When you are the lead singer of one of the world’s most successful heavy metal bands, most of your time is dedicated to maintaining the status quo. To many musicians, scaling those lofty heights and ‘making it’ in the music business is enough to satisfy their muse. For Andi Deris, the voice of German power metal stalwarts Helloween for two decades, touring the world a hundred times over while recording a host of top-notch albums is a pretty incredible achievement. Rather than resting on such impressive laurels, the Karlsruhe, Germany-born virtuoso has decided to grace us with his first solo album in fifteen years. The new project, entitled Andi Deris and the Bad Bankers, sees the fifty year old veteran coming at us with debut album Million Dollar Haircuts on Ten Cent Heads (2013). Comprised of members between the ages of nineteen and twenty-two, the band was formed on Deris’ current home turf of Tenerife in the Canary Islands. Boasting such a humorous band name and album title, one would be forgiven for thinking Deris conceived the project wearing sandals and sipping daiquiris on some gorgeous Spanish beach. One could not be more wrong.
Million Dollar Haircuts on Ten Cent Heads is an album concerned with the soulless machinations of the banks and ruthless corporations who have made such a shamble of so many lives, doing so at the expense of the very taxpayers they have screwed.
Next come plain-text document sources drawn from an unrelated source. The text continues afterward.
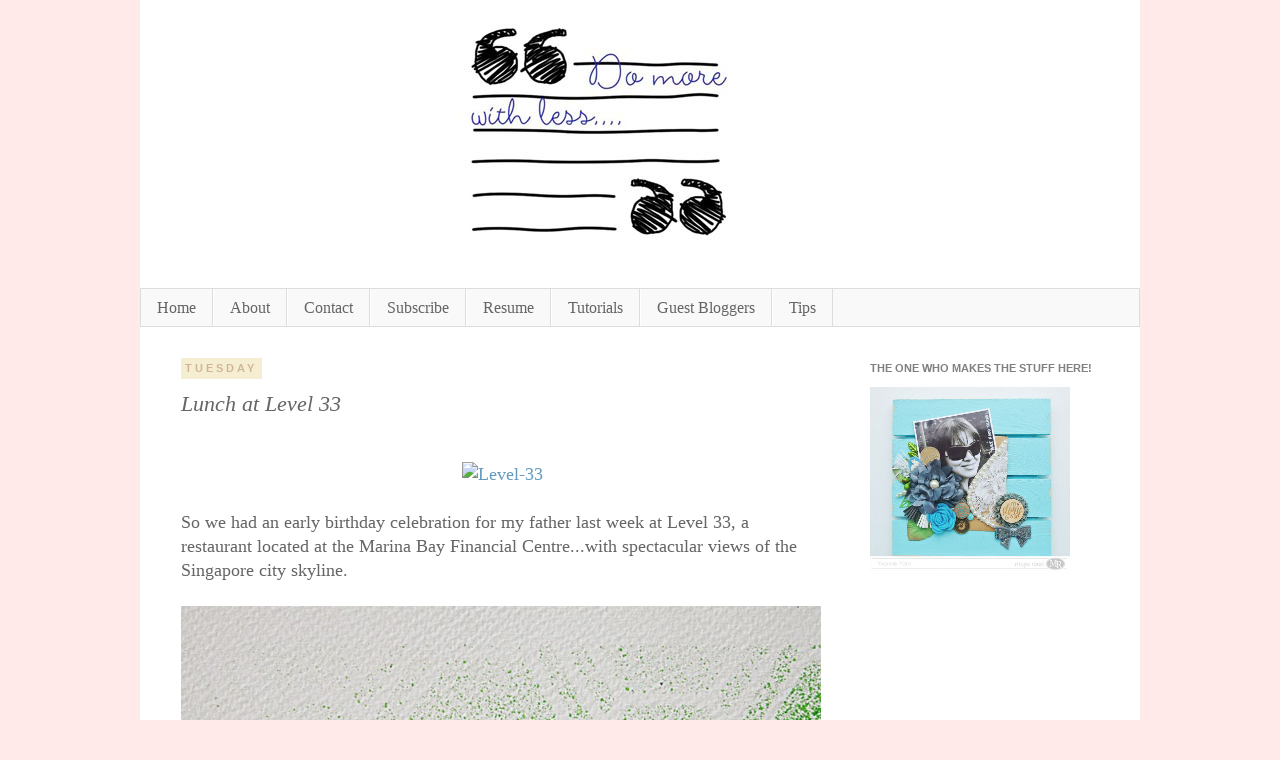

--- FILE ---
content_type: text/javascript; charset=UTF-8
request_url: https://yyam.blogspot.com/2014/06/lunch-at-level-33.html?action=getFeed&widgetId=Feed1&widgetType=Feed&responseType=js&xssi_token=AOuZoY6CDTUi1kmQbviioAn0iXYDY3TQWg%3A1765403849995
body_size: 216
content:
try {
_WidgetManager._HandleControllerResult('Feed1', 'getFeed',{'status': 'ok', 'feed': {'entries': [{'title': 'This week\x27s upcycled bubble mailer', 'link': 'https://yyam.blogspot.com/2025/12/this-weeks-upcycled-bubble-mailer.html', 'publishedDate': '2025-12-09T05:00:00.000-08:00', 'author': 'yyam'}, {'title': 'Make Stuff Monday - simple gift wrapped Xmas pressies', 'link': 'https://yyam.blogspot.com/2025/12/make-stuff-monday-simple-gift-wrapped.html', 'publishedDate': '2025-12-08T06:00:00.000-08:00', 'author': 'yyam'}, {'title': 'Friday\x27s upcycled project - a decorated air mail envelope', 'link': 'https://yyam.blogspot.com/2025/12/fridays-upcycled-project-decorated-air.html', 'publishedDate': '2025-12-05T05:00:00.000-08:00', 'author': 'yyam'}, {'title': 'December dinner 2025', 'link': 'https://yyam.blogspot.com/2025/12/december-dinner-2025.html', 'publishedDate': '2025-12-03T05:00:00.000-08:00', 'author': 'yyam'}, {'title': 'This week\x27s page from the gratitude journal - cute nail stickers', 'link': 'https://yyam.blogspot.com/2025/12/this-weeks-page-from-gratitude-journal.html', 'publishedDate': '2025-12-02T05:00:00.000-08:00', 'author': 'yyam'}], 'title': 'Do More With Less'}});
} catch (e) {
  if (typeof log != 'undefined') {
    log('HandleControllerResult failed: ' + e);
  }
}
The infuriating subject matter is neatly packaged into eleven edgy, modern-flavored songs that should appeal to fans of both power metal and hard rock. Closing in on Fifty or not, Deris is in no way succumbing to some age-induced mellowing of his inner fire. Raunchy opener “Cock” sets the tone with its down-tuned guitar intro and clean vocal/distorted vocal trade-off. The track is a puff of dirty cigar smoke in some corporate backroom, exposing all the dirty deals that go down behind our backs. Deris and company shed further light on the grime with “Banker’s Delight (Dead or Alive)”, a rough and tumble hard rock salvo with a melodic, keyboard soaked chorus.
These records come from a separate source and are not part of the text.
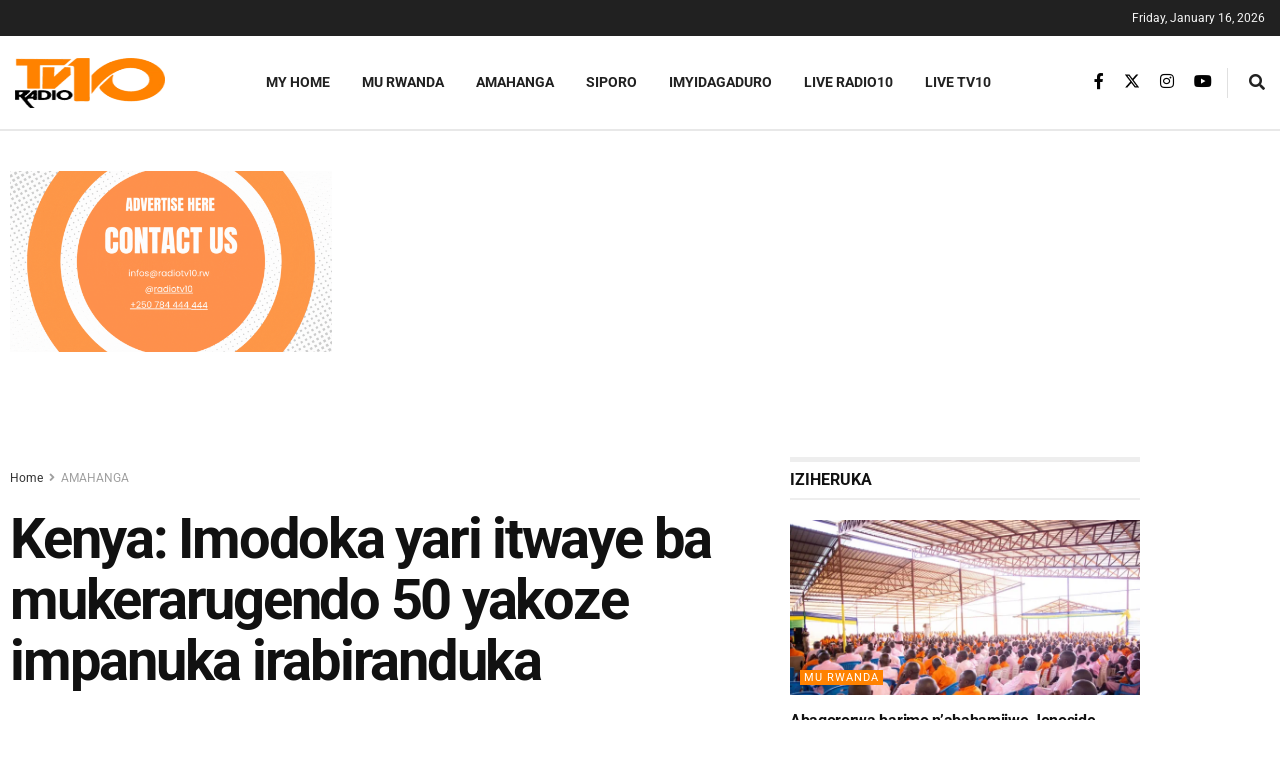

--- FILE ---
content_type: text/html; charset=utf-8
request_url: https://www.google.com/recaptcha/api2/aframe
body_size: 268
content:
<!DOCTYPE HTML><html><head><meta http-equiv="content-type" content="text/html; charset=UTF-8"></head><body><script nonce="PxwZgqJAIXRhoeDhnYj2qw">/** Anti-fraud and anti-abuse applications only. See google.com/recaptcha */ try{var clients={'sodar':'https://pagead2.googlesyndication.com/pagead/sodar?'};window.addEventListener("message",function(a){try{if(a.source===window.parent){var b=JSON.parse(a.data);var c=clients[b['id']];if(c){var d=document.createElement('img');d.src=c+b['params']+'&rc='+(localStorage.getItem("rc::a")?sessionStorage.getItem("rc::b"):"");window.document.body.appendChild(d);sessionStorage.setItem("rc::e",parseInt(sessionStorage.getItem("rc::e")||0)+1);localStorage.setItem("rc::h",'1768551484323');}}}catch(b){}});window.parent.postMessage("_grecaptcha_ready", "*");}catch(b){}</script></body></html>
Unafraid to change up the mood, “Blind” is reminiscent of some of Helloween’s mellower moments. Deris’ voice, strong and oh so confident, never soars too high, staying with the down-tuned riffs and keeping things from sounding at all ‘eighties’ or dated. This is not to say there is anything wrong with the tight-pants styles of yore, but with Million Dollar Haircuts on Ten Cent Heads Deris has crafted a record for the twenty-teens; looking forward not back. “Don’t Listen to the Radio (TWOTW 1938)” begins with a Nirvana-like riff and has a chorus almost pop-punk in its delivery. Then the guitar solo at around 2:15 rips from the speakers, reminding us where Andi Deris comes from. All of this happens in just 3:07, ensuring a delightful, entertaining listen that never bores.
“Who Am I” is the longest song on the album, and perhaps its strongest track. The introspective mood, replete with some subtly placed keyboard swirls, will go down as smooth as waves on the beach. You will be humming that powerful chorus for weeks on end. “The Last Days of Rain” sounds like something right off of Queensryche’s Operation Mindcrime. Deris, who wrote all of the material himself, experiments with some different guitar tones such as in the song “This Could Go On Forever”; combining the sensibilities of metal, hard rock, and even a little bit of alternative. Yet each song benefits from razor-sharp focus. The album closes with “I Sing Myself Away”, a lilting acoustic ballad reminiscent of the quieter moments of Dream Theater or Bruce Dickinson. Andi Deris has certainly outdone himself with this release. Million Dollar Haircuts on Ten Cent Heads may wear multiple hats, but rest assured that all of them rock. CrypticRock gives this album 4.5 out of 5 stars.